Spock tipped his head to the side again as though he needed to focus all his energy into listening. “Yes?”

“What’s in that case?”

Slowly, Spock turned and looked at it. He was always carrying that damn thing around like he was terrified of losing it, but now he seemed terrified that it _existed._  His eyes were wide with concern. He didn’t say anything.

“Don’t close up on me,” Leonard begged. “Please, Spock. Not now.”

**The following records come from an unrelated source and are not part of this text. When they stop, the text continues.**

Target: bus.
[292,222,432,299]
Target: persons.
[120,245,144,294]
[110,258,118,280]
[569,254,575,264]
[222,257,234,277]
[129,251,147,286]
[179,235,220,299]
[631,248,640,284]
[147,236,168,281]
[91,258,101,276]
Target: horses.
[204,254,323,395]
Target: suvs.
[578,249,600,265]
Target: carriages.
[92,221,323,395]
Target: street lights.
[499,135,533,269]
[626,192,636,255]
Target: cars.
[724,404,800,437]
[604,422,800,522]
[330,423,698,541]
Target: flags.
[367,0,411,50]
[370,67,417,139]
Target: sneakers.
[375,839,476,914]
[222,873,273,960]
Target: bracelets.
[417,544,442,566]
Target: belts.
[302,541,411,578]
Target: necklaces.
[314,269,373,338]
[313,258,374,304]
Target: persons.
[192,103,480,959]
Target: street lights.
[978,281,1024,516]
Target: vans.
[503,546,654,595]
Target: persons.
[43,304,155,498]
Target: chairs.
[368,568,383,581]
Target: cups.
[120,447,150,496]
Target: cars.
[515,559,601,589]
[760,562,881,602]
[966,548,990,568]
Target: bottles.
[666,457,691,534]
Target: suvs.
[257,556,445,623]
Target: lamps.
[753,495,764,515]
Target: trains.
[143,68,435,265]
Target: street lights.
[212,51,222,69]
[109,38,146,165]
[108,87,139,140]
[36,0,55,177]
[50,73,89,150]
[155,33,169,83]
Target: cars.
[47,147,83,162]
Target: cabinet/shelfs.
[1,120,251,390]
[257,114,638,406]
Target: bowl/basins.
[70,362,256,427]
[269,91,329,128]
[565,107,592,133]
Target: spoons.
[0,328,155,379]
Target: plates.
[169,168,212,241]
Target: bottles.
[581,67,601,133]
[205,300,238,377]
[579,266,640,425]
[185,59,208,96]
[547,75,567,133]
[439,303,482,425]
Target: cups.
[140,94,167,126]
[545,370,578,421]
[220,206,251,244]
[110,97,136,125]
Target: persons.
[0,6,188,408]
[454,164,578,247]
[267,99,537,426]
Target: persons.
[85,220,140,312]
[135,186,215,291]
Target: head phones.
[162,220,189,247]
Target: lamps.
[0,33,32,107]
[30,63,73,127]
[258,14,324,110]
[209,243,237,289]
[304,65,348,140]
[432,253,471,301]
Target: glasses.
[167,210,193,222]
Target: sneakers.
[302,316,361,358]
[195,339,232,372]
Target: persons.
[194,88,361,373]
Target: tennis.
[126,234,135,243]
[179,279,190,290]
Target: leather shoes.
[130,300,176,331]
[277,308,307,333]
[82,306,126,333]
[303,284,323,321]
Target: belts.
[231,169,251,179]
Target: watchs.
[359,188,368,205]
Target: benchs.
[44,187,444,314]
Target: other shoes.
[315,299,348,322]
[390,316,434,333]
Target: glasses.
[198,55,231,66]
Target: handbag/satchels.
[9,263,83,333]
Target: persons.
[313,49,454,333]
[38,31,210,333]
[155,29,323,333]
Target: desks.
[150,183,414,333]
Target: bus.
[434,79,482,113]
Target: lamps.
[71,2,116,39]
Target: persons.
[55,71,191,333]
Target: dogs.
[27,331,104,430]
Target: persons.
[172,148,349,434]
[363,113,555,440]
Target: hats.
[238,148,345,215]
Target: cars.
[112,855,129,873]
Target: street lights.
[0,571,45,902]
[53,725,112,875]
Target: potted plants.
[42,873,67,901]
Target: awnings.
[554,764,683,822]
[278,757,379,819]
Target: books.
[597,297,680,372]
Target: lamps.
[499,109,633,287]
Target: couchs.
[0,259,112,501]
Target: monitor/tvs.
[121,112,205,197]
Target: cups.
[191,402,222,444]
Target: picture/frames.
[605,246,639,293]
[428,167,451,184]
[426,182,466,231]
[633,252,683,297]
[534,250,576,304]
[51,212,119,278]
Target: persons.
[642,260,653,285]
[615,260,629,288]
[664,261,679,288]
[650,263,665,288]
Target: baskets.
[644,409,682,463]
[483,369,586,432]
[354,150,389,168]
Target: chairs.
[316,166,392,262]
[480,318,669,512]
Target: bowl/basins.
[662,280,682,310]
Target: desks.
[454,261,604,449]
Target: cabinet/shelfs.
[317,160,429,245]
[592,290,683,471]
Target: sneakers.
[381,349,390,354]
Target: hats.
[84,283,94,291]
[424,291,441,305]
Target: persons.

A moment of deafening silence, then another, and then Spock shook himself. He pulled the case over and opened it.

It was an instrument.

Spock didn’t take it out of the case. Leonard reached out and touched the strings, his pinky catching against one and drawing out one haunting vibration. The note hung in the air for longer than seemed possible. An echo.

“Do you play?”

“Not anymore.” Spock closed the case decisively. “It was my mother who always encouraged me.”

“Is she…” Leonard trailed off, unable to complete his sentence. He didn’t need to. The look on Spock’s face told him enough. He reached out and took Spock’s hand. Spock was hot to the touch. “I’m sorry.”

“As am I.”

Leonard swallowed heavily. “We should… Can we get out of here?”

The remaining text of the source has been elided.